Equally, the question must be asked as to why the Arsenal duo did not shepherd him away from the area. The younger of the French pair had positioned himself correctly to do so but between them, they did not apply enough pressure to force N’Zogbia towards the relative safety of the touch- or bye- lines. Whatever the case, Watson’s penalty was perfect, powerful and into a corner which Fabianski could do nothing to stop, despite guessing the direction correctly.
Arsenal’s cohesion sparked from Wilshere replacing the injured Diaby and paid almost immediate dividends. Having previously made two perfectly-timed interventions in his own area, Koscielny almost equalised, Al Habsi failed to hold Rosicky’s strike and with Koscielny poised to draw Arsenal level, Caldwell blocked maintaining his side’s lead.
The game changed through two moments of Arshavin magic. Infuriatingly inconsistent, the mercurial Russian brought Arsenal level with an acrobatic strike following Al Habsi’s save from Bendtner. Before the interval, he turned provider, forcing the Wigan defence onto the back foot, he found Bendtner who bundled his way through before calmly finishing. A not entirely deserved lead at half-time came as a result of a vastly improved end to the half.
For the second period, there was more controlled possession from the visitors, frustrating the hosts and reducing them to sporadic raids. Cleverly had the only real opportunity to bring equality to the proceedings but fired over.
Having scored an own goal in the recent Carling Cup encounter, Alcaraz tried to repeat the feat, heading into the side netting whilst Chamakh headed just wide. With twenty minutes to go, Wilshere chipped the ball into Arshavin’s stride but the Russian could not gain enough leverage to lift the ball over the advancing Al Habsi.
With the pressure deflating, life was breathed into the game once more. McArthur and N’Zogbia broke, exchanging passes before the French international saw his drive parried by Fabianski. Minutes later, the mists which descended over the Wigan player’s eyes matched the colour of the referee’s card, a situation entirely of the official’s making.
Incorrectly penalising Wilshere for a non-existent foul, the youngster and N’Zogbia exchanged words. As play moved up the pitch, the Frenchman butted Wilshere and was correctly dismissed. Yet his team-mates still refused to give up hope. With ten minutes to go, a deep corner was headed back across goal towards the waiting Caldwell; Squillaci intervened to with a header that sent the ball into the net instead of over the bar to safety.
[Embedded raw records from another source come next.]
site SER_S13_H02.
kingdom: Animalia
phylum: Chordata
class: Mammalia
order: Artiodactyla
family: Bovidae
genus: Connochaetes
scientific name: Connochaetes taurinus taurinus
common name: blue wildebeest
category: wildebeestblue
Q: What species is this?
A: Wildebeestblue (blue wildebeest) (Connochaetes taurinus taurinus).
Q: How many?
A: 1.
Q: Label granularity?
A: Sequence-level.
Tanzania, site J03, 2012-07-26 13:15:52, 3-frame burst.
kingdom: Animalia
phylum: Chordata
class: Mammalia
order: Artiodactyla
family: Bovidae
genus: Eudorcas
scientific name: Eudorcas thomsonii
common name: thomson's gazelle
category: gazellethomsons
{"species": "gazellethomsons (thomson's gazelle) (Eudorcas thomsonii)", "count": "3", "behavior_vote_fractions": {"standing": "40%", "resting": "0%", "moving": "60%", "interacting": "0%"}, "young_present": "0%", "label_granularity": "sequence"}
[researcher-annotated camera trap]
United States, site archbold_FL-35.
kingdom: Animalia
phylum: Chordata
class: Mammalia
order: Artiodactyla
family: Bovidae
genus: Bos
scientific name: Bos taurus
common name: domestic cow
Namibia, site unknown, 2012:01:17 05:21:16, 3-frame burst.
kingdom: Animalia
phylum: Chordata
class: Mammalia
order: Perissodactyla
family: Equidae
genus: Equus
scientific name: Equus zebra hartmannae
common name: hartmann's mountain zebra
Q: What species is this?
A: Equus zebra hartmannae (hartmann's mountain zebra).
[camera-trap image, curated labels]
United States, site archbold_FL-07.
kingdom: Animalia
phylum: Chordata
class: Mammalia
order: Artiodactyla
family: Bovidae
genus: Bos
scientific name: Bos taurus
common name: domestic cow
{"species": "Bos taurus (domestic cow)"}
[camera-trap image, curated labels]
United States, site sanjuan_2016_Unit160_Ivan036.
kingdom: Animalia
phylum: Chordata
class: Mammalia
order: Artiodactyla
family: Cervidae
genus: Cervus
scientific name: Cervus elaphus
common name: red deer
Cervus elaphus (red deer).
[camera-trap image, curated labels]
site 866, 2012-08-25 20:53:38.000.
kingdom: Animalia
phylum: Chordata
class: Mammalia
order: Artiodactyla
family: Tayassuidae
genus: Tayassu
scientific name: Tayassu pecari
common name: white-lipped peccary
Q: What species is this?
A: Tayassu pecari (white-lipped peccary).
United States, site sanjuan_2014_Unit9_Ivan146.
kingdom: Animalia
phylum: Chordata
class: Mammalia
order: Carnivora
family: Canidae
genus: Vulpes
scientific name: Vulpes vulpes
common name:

The denouement came with more refereeing inconsistency. Nasri had been a late substitute following the equaliser. His freekick on the edge of the area was batted to safety off a Wigan arm in the same way that Cesc was penalised against Tottenham. This time, the official refused to award a penalty; it is impossible to fathom why. From his position, Probert had a clear view that the ball was diverted by a deliberate movement of the hand yet he chose to ignore that.
In the end though, the dropping of points is the fault of Arsenal, mistakes by officials only serve to distract from defensive failings. The equaliser was an appalling goal to concede. Squillaci was the wrong side of Caldwell in the final moments, a basic error by an experienced player, something which happens to often, not just to the Frenchman.
Even so, the year ends with Arsenal in third, two points off the top having played a game less than Manchester City but one more than United. It is a good position to be in but 2011 needs to see a consistent run put together if the promise is to materialise into reward.